Fish are much smarter than they’re given credit for
There’s a persistent myth that goldfish have a seven-second memory. Fish in general are not well known for their intelligence, and there’s a long-held assumption that their tiny brains are not capable of higher cognition. It’s not easy measuring the intelligence of these aquatic animals, but through observation and careful studies, scientists are uncovering the truth that fish have highly complex social lives, some use tools, they can count, they can solve problems and learn from each other and they have good memories. All in all, fish show many signs of intelligence.

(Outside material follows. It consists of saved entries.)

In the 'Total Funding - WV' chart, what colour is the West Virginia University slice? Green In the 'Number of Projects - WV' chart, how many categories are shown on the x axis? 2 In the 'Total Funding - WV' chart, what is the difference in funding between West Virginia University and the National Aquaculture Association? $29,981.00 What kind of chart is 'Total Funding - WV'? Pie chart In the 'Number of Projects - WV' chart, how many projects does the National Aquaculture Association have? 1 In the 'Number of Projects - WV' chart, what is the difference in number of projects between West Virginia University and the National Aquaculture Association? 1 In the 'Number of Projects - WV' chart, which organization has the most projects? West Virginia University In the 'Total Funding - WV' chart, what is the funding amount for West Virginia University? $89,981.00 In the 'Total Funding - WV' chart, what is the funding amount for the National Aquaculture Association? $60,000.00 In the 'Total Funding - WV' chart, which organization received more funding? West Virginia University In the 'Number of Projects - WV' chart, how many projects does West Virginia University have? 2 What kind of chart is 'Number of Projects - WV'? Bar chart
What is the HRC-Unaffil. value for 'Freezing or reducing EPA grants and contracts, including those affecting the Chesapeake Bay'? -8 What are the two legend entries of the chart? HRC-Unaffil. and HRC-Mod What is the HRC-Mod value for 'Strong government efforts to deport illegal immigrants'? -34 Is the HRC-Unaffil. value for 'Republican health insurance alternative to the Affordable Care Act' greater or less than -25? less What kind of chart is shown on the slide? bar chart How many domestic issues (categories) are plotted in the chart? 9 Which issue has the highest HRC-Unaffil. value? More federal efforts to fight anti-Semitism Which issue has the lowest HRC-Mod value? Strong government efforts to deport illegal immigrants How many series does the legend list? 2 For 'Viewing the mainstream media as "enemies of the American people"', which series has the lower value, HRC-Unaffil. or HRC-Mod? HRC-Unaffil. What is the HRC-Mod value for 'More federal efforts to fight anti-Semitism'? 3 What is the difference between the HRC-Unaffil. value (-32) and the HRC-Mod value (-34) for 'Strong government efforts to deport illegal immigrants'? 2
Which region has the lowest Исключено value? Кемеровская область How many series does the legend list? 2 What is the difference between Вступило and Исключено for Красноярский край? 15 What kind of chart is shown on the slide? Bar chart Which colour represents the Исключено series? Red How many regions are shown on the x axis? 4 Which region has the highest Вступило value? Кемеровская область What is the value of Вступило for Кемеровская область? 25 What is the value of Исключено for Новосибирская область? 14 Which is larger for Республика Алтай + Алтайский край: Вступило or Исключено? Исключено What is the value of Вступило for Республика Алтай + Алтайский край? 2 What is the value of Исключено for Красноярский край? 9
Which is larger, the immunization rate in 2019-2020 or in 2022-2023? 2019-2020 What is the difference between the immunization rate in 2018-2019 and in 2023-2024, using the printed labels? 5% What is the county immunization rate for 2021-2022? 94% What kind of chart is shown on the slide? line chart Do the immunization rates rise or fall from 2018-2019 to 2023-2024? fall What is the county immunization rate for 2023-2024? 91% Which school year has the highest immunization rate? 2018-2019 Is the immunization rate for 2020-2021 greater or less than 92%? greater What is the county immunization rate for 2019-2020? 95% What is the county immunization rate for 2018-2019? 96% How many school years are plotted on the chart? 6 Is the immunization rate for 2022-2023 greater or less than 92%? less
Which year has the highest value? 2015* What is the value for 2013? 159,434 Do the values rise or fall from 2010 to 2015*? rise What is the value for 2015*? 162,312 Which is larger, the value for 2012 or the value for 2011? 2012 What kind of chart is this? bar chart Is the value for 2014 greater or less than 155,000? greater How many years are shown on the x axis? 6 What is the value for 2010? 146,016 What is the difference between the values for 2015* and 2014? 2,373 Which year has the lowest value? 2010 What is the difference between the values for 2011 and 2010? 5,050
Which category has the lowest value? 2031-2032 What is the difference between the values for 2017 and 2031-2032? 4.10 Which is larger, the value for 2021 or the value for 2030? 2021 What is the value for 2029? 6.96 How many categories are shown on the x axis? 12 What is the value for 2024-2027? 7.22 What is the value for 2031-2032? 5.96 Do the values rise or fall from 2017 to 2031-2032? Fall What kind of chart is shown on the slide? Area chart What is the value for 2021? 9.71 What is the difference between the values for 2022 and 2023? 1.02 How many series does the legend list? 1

My favorite smart fishes are the finger-length cleaner wrasse, who live on coral reefs and spend their time picking parasites and dead skin off other fish. This is a vital ecological service (remove cleaner wrasse from a reef and the other fish soon fall sick) and to be a successful cleaner requires the wrasse to have a high level of cognition. Wrasse remember hundreds of individual client fish, who return to be cleaned many times a day. The cleaners learn which fish are potentially dangerous predators and always give them a thorough, honest service. The cleaners distinguish the safer, seaweed-munching herbivores and occasionally cheat on them, taking a bit of nutritious flesh rather than the parasites they’re supposed to remove. The cheating cleaners will always apologize afterwards by rubbing their fins over the disgruntled client, calming and soothing them so they don’t swim off in a huff. Manipulating another fish in such a way is a sure sign that there is a lot going on inside the tiny brain of a cleaner wrasse.